Wyoming doctor takes health care into home
Feb. 28, 2018
CASPER, Wyo. (AP) — When Pam Shellard wants to see her doctor, she takes a seat on her green couch.
From the comfort of her living room, she answers questions about her shaking arm and leg, about the hallucinations, about the swelling. As a fish swims lazily in the aquarium next to her, she complains about how one of the 19 pills she takes robs her of sleep. She wears slippers and leans back against a floral pillow as she remembers the hand injury that led to her surgery, which led to a brief brush with death, which led her here, to Parkinsonism and to Dr. Andy Dunn.
As she sits inside her central Casper apartment, she describes the time she fell and cracked four ribs. Masks and paintings of frogs peer down on her as she talks. Shellard swears she'll never go back to a nursing home, that if she falls again, no one will know until they find her body.
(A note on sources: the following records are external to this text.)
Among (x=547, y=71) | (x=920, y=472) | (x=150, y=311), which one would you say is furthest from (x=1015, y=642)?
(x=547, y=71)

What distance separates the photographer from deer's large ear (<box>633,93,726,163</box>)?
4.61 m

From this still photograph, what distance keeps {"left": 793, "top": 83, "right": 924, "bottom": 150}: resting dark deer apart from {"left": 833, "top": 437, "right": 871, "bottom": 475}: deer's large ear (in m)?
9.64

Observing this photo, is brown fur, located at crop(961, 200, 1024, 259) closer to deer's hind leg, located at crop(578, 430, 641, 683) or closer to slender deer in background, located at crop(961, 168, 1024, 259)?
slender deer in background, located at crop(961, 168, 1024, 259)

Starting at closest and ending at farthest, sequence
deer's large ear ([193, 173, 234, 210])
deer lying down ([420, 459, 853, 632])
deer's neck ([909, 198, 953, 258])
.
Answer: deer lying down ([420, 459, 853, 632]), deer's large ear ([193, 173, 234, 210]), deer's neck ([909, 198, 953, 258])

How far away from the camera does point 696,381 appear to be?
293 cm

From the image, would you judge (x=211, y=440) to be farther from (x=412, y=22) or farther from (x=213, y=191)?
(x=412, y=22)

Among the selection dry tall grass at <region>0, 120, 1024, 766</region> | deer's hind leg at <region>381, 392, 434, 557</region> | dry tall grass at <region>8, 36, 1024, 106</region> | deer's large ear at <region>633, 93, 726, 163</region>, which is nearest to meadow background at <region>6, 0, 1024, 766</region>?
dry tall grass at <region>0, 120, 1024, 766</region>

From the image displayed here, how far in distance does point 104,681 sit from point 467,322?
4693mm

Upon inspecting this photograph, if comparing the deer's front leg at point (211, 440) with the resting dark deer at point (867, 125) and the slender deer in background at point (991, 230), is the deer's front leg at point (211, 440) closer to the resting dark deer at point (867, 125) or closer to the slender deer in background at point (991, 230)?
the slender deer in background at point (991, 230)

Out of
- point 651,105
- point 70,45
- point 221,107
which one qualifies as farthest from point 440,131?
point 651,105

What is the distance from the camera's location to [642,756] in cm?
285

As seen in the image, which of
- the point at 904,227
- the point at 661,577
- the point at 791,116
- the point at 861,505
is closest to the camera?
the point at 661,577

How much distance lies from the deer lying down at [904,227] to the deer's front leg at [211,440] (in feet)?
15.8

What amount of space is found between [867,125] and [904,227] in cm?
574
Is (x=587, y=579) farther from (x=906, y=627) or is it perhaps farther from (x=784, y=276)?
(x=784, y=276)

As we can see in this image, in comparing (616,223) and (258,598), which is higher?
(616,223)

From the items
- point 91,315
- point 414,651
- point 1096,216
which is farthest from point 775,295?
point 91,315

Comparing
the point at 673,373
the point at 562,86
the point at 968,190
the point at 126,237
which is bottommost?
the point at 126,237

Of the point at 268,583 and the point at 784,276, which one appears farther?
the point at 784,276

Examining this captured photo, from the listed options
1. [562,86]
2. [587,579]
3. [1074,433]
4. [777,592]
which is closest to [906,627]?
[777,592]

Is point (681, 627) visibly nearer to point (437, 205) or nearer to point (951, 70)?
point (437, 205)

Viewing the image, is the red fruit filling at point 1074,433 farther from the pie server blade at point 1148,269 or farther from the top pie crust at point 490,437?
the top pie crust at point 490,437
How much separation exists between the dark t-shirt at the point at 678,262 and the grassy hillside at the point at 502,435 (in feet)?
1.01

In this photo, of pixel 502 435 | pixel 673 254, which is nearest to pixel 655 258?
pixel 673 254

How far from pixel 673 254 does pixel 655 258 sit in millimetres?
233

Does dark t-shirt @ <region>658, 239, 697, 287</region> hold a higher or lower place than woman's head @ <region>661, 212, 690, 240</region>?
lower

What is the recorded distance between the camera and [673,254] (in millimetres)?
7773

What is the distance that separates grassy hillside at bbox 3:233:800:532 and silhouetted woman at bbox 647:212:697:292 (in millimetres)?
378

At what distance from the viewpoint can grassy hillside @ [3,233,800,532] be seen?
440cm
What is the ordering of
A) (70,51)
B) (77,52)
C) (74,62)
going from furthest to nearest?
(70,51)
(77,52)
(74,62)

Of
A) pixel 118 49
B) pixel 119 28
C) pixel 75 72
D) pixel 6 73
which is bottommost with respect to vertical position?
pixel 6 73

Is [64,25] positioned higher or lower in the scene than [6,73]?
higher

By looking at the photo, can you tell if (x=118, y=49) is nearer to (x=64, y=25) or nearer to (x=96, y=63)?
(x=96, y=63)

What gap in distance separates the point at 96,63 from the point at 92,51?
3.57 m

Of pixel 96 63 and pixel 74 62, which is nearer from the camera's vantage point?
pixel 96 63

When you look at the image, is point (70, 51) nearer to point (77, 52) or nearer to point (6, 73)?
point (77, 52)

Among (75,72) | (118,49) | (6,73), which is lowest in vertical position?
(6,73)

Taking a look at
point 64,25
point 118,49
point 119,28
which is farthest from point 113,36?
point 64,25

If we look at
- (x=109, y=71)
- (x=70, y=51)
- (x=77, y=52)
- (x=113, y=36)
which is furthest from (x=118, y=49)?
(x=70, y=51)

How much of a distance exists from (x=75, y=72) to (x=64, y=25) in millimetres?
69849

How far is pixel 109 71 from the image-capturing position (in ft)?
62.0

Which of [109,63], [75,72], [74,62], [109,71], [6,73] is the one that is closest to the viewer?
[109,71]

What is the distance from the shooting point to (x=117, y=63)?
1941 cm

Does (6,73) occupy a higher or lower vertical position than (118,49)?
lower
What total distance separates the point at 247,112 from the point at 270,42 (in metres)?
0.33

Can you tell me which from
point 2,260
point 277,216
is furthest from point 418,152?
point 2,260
"People cry all night and yell and scream and push the buttons and the bells go off for 45 minutes before everybody calms," she says of nursing homes, the words spilling out of her mouth as if she can push the memory out with them. "People come in your room naked and sing 'Amazing Grace' to you, you're shouting to get out of my room and they won't leave and they're kind of — it's because they're loopy."
Fortunately for Shellard, Dunn has no interest in sending her to a nursing home. He doesn't even want her to drive to his office. He works most of the time in the Mesa Primary Care clinic. But for an hour once a week, this apartment is his office, Pam's green couch his desk. He has a stethoscope slung over his neck but kicks off his shoes. His medical assistant, Casey Garrison, wears scrubs but sits on the carpet with her legs folded beneath her.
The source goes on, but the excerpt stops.